苦しみの中で夢から目覚めた琴音の目からは、涙がこぼれ落ちました。まだ荒い呼吸を整えながら辺りを見回すと、日は昇っておらず、月明かりが縁側から入り込んでいました。
琴音は今まで自分が見ていた夢の後半を覚えていませんでした。自分が殺した清才の弟子たちの屍に恐怖し、罪悪感に苛まれる夢。琴音の記憶にはそれしか残っていませんでした。

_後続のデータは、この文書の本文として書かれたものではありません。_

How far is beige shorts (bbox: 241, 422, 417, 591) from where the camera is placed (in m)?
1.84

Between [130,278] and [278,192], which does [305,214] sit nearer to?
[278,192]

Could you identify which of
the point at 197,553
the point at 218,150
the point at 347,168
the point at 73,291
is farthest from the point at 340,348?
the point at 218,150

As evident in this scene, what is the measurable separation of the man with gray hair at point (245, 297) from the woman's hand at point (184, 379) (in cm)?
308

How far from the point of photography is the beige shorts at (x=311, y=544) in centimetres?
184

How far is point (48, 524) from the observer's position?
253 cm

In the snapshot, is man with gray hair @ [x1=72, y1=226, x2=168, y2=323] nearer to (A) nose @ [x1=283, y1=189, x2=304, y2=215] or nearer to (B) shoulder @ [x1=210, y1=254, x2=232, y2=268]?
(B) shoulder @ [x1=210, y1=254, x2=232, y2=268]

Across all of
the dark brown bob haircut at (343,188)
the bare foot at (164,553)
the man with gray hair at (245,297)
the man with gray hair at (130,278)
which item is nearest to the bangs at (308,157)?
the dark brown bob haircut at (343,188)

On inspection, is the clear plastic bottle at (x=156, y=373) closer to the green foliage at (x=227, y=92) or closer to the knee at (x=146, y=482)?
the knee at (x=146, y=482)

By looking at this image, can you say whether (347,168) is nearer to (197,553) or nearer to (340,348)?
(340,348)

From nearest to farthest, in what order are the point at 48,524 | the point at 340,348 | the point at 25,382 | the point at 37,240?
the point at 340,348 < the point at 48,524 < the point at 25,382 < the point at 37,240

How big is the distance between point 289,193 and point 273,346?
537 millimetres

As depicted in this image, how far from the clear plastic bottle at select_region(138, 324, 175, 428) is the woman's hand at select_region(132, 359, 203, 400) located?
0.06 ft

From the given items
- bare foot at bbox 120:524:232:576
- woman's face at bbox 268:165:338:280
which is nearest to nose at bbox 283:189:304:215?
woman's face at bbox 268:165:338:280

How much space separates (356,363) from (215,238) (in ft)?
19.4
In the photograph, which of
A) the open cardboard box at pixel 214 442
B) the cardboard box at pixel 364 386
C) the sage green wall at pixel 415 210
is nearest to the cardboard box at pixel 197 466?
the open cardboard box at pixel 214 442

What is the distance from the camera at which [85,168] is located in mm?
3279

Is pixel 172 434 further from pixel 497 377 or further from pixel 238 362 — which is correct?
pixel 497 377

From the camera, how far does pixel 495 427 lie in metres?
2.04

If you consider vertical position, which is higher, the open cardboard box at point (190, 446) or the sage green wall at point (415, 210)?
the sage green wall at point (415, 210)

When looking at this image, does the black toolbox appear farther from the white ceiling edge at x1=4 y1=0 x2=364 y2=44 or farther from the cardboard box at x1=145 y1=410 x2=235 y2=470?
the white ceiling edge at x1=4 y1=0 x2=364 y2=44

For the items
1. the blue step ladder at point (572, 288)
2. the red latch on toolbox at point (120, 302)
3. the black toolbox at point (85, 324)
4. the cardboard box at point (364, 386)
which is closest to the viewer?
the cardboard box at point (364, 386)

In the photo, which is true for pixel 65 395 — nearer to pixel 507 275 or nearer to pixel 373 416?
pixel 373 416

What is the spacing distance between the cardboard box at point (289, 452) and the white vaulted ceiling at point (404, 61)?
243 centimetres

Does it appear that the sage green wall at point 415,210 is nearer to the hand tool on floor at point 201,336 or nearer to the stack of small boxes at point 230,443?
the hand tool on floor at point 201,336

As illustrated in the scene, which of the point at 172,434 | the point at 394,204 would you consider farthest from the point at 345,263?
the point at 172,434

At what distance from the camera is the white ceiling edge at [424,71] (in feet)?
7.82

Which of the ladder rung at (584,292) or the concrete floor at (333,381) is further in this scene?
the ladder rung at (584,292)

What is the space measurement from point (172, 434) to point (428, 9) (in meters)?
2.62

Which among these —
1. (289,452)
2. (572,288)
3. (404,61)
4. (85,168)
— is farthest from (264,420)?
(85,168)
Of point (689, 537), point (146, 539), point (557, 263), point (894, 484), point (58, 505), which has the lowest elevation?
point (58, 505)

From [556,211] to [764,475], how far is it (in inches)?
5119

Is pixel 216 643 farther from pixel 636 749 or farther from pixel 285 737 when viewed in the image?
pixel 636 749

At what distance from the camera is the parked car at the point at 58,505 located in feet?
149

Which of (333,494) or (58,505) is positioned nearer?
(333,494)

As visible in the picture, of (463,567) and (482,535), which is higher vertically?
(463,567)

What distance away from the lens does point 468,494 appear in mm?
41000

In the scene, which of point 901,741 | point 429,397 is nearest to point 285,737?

琴音は布団から這い出ると、立ち上がって縁側から見える月を眺めました。すると、玄関の方から人の気配がします。
「……おや、琴ちゃん。まだ起きていたんですか」
今帰って来たらしい軍服姿の時雨は、目を丸くして月を見上げる琴音を見ました。しかし琴音は反応を見せず、月に目をやったままぽつりと言葉を発し出します。
「時雨さん」
「はい」
「わたし、自分が死んだ時のこと、よく覚えていないんです。妖なら、自分がどうして死んだのかわかるはずなのに」
琴音はあの夢が、前世の自分の死に関係しているように思えてなりませんでした。大事なことを忘れている。あの死体は、本当に自分が殺した者たちなのかさえわかりませんでした。
「怖いんです。もしかしたら、いつかみんなのことを殺してしまうかも知れない」
「……琴ちゃん」
時雨は震える琴音の手を握りました。琴音はそんな時雨の顔を見上げます。時雨は清才と同じ笑みを浮かべていました。そして、こう言い放ちます。
「自惚れないでください」
「……え?」
「共存陰陽隊員は、簡単に殺されるような非力な人間の集団ではありません。――それに、死んだ時の記憶がないというのは、いいことじゃないですか。それとも君は、迫り来る死に怯えながら生きていたいんですか」
僕のように。時雨はこの言葉を飲み込みました。
時雨の言葉を聞いた琴音は、目を見開きました。そしてやがて、笑顔で大きく頷きます。
「そう、ですよね。あたし、また変な夢見ちゃって、ちょっと動揺してたみたい。ごめんなさい、変なこと言って」
こんな夢に怯えているようでは、強くなんてなれない。琴音は時雨の手を握り返します。
「あたし、強くなります。もう龍壬さんに泣き虫なんて思われないように、みんなを守れるようになるくらい、強くなります。それで、清才様が造った陰陽隊の行く末を見届けたいんです。だから……この命尽きるまで、時雨さんのおそばに置いて頂けますか」
琴音は時雨の目を真っ直ぐ見つめて問い掛けます。琴音の茶色い瞳に見つめられた時雨は、琴音の手を両手で包み込みました。
「よろしくお願いします」
時雨はいつもの得意の笑顔でこう答えるのでした。
なにはともあれ、四月も中旬。桜も気がつけば目にも鮮やかな新緑の葉を纏うようになり、涼香が新しく庭に植えていた花の芽も、次第に地上へと顔を出し始めていました。